Dann könnte auch die Menge der disponiblen Waren und Dienstleistungen sinken
- mit entsprechenden Folgen für den “Geldwert”.
Dagegen würde nicht einmal Gold helfen, das höchstens gegen den Zuwachs des Zeichengelds durch Kreditschöpfung im Bankenapparat (oder parastaatliche Druckorgien) hilft.
Gold kann nicht beliebig vermehrt werden wie z.B. von der Zentralbank ausgegebenes Papiergeld.
Deswegen tut sich Au bei der Hyperinflationierung schwerer, die “am Ende des Tages” aber auch nicht unmöglich ist.
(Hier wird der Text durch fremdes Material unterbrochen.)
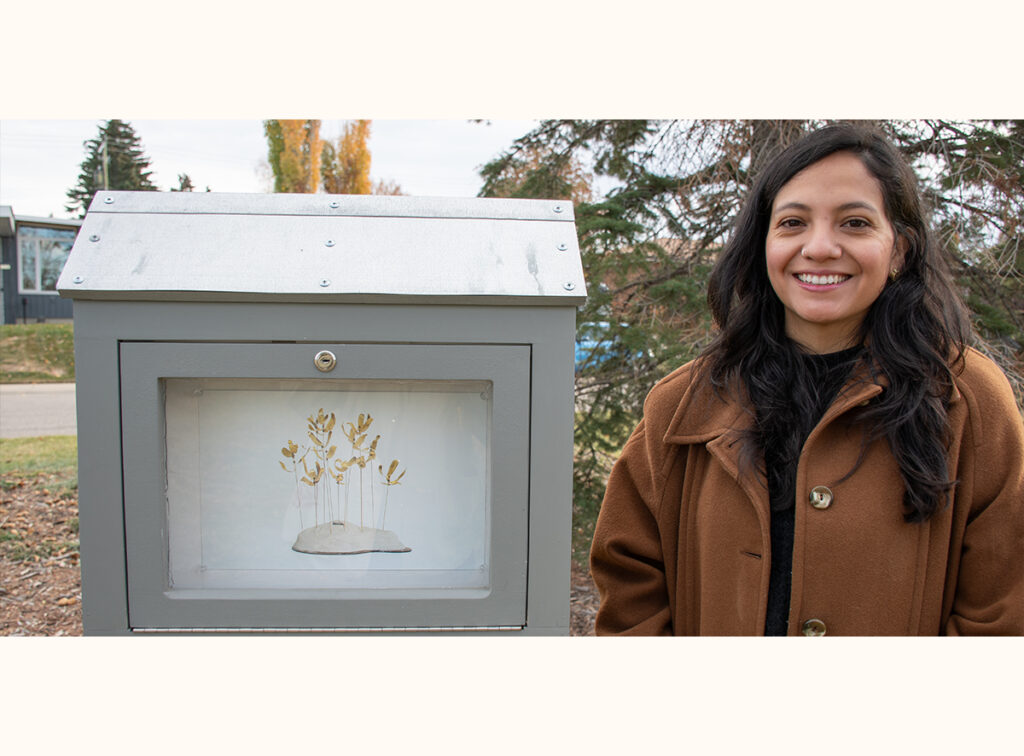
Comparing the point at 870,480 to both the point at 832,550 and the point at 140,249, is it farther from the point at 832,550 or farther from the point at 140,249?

Bild: Bain News Service, publisher, Public domain, via Wikimedia Commons
Nachbemerkung, 6. August 2025, 6.45 Uhr: Vielleicht sollte man – auch wegen des Titels – noch anfügen, dass Central Bank Digital Currencies (CBDC) für die ZBs ähnlich niedrige “Gestehungskosten” haben wie Banknoten; eigentlich noch weniger als die Bruchteile eines Cent, die bisher eine Banknote kostet. Die Unterschiede wären freilich:
- Kein anonymes Zahlen mehr
- Neue, bis dahin ungeahnte Möglichkeiten für (para)staatliches “Nudging”,
- sowie die neue Möglichkeit “widerspenstige Nutzer” per Mausklick von “Zahlungsmitteln” auszuschließen – ohne Gerichtsbeschluss, Kontrolle und (“zeitnah wirksame”) Berufungsmöglichkeiten.
Dagegen hülfen auch keine “Komittees von außen”, die im CBDC-Fall den Kurs der Zentralbank bestimmen, im Gegenteil.
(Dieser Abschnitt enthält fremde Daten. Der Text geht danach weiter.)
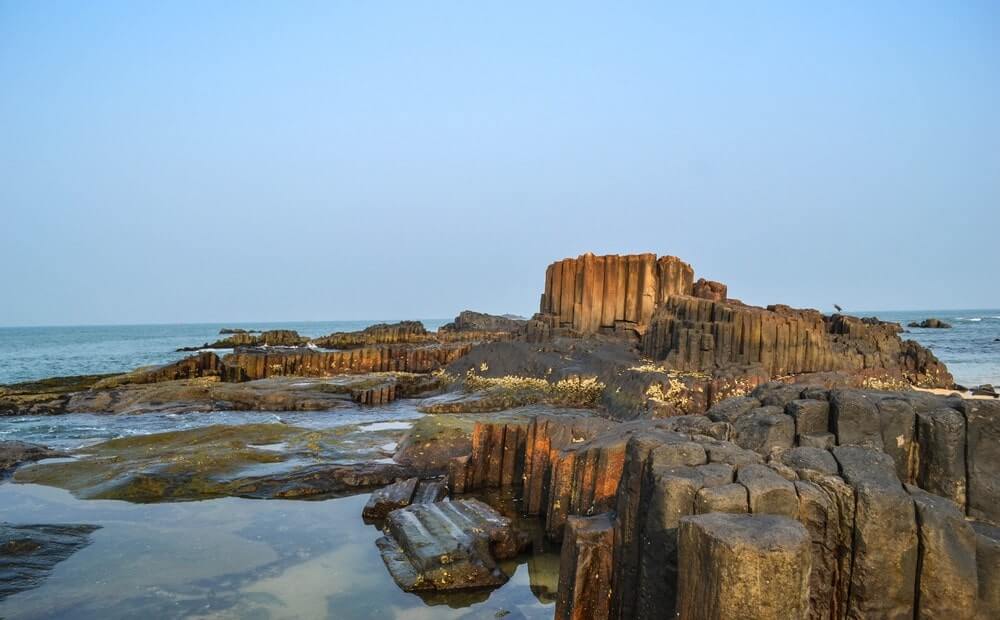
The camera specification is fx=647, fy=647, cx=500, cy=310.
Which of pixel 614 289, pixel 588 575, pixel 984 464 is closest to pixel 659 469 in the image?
pixel 588 575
Man stelle sich nur einmal vor, wie schon heute ein “divers”, auch zivilgesellschaftlich besetztes solches Komitee mit “klimaschädlichen” (Treibstoffe) oder “ungesunden” Ausgaben (Zigaretten, Zucker) verfahren würde. Analoges gilt für eine Geldschöpfung durch die ZB, wenn als Argument der “Investitionsbedarf der Wirtschaft” ins Treffen geführt würde.
Und schließlich, zur Vermeidung eventueller Unklarheiten: Bargeld aus Papier entsteht in der bzw. im Auftrag der Zentralbanken. Im bisherigen Normalfall konnte in den Banken geschaffenes Kreditgeld freilich problemlos zu Bargeld gemacht werden.